Almost all of this year's strikes have occurred in North Waziristan, an area in which the U.S. has repeatedly requested Pakistan conduct a military offensive. The Pakistani government has resisted, saying its military is already stretched thin by operations elsewhere.

Many analysts suspect, however, that Pakistan doesn't want to cross Taliban militants with whom it has historical ties and who could be useful allies in Afghanistan after foreign troops withdraw.

The U.S. recently sought to expand the areas in which the drones can target Taliban and Al Qaeda operatives, but Pakistan refused the request because of domestic opposition to the missile strikes, a Pakistani official said over the weekend.

He was responding to a Washington Post report that the U.S. had sought permission to use the drones -- now limited to the northwestern border region -- in areas around Quetta, the capital of the southwestern province of Baluchistan, where Afghan Taliban chief Mullah Mohammad Omar is believed to operate.

An editorial Monday in the Pakistani newspaper Dawn decried the U.S. expansion push.
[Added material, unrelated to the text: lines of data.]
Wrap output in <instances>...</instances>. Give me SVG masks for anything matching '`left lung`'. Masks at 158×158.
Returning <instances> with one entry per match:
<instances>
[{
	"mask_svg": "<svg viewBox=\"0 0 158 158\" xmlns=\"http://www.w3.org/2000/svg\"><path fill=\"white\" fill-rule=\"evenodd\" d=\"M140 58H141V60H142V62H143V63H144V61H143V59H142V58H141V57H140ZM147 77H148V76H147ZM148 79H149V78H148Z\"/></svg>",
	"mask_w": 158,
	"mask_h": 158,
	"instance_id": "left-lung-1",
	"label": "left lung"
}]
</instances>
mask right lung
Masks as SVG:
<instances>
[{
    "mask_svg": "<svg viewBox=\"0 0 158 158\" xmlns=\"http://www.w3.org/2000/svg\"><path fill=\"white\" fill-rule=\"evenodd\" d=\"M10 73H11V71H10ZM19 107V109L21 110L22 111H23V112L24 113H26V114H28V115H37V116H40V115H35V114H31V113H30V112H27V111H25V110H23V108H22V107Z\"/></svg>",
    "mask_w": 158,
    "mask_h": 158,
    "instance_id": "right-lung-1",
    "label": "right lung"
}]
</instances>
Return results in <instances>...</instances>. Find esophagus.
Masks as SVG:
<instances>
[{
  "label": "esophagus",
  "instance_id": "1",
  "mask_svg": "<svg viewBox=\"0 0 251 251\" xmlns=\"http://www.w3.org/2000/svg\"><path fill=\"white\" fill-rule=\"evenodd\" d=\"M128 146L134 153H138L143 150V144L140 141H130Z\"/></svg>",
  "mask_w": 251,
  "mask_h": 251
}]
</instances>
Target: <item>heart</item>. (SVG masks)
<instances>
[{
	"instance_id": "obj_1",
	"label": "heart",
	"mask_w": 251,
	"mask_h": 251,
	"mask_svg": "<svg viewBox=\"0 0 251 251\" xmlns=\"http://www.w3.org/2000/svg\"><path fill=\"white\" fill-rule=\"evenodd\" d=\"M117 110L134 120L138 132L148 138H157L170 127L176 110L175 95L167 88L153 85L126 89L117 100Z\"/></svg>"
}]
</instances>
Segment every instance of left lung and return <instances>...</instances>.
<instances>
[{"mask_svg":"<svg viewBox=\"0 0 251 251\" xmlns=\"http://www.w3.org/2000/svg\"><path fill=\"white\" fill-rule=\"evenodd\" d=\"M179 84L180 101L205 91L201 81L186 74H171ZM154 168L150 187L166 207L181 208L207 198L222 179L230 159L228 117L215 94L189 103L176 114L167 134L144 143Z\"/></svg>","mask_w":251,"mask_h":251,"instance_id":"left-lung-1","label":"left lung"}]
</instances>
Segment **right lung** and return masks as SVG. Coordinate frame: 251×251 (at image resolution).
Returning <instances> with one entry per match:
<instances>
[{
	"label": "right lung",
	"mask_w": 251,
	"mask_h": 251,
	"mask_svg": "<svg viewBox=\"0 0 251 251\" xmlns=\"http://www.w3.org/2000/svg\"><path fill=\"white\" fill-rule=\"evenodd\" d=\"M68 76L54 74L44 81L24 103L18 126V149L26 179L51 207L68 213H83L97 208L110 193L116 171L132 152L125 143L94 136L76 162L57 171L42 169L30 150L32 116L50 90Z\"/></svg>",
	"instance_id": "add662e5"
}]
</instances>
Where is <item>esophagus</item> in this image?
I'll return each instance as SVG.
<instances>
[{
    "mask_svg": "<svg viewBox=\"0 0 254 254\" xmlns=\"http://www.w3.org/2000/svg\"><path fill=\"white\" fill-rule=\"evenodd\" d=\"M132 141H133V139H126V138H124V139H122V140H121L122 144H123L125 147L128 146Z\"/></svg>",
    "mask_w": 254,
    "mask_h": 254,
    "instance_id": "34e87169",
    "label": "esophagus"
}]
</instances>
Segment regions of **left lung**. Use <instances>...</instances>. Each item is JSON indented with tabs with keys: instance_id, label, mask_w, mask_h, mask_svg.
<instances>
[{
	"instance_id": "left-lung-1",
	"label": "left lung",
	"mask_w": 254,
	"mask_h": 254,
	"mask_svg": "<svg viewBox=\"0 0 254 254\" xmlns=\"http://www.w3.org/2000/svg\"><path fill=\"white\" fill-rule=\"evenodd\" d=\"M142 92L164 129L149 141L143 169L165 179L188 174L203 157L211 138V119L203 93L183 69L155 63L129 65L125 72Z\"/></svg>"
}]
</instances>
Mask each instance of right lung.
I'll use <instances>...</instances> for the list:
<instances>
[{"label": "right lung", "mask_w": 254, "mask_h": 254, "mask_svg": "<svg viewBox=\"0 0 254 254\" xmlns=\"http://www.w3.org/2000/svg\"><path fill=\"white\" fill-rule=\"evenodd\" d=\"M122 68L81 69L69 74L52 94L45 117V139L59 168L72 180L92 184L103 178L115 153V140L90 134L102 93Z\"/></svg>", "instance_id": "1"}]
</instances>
"A provincial capital bombed by a superpower ally? Unacceptable," the editorial read. "Whenever attention in the West turns to the distantness of the end to the Afghan war, pressure is publicly ratcheted up on Pakistan to 'do more."'

Pakistani officials often criticize the U.S. drone strikes, calling them a violation of the country's sovereignty. But the Pakistani government allows the drones to take off from bases within the country and is widely believed to provide intelligence necessary for the attacks.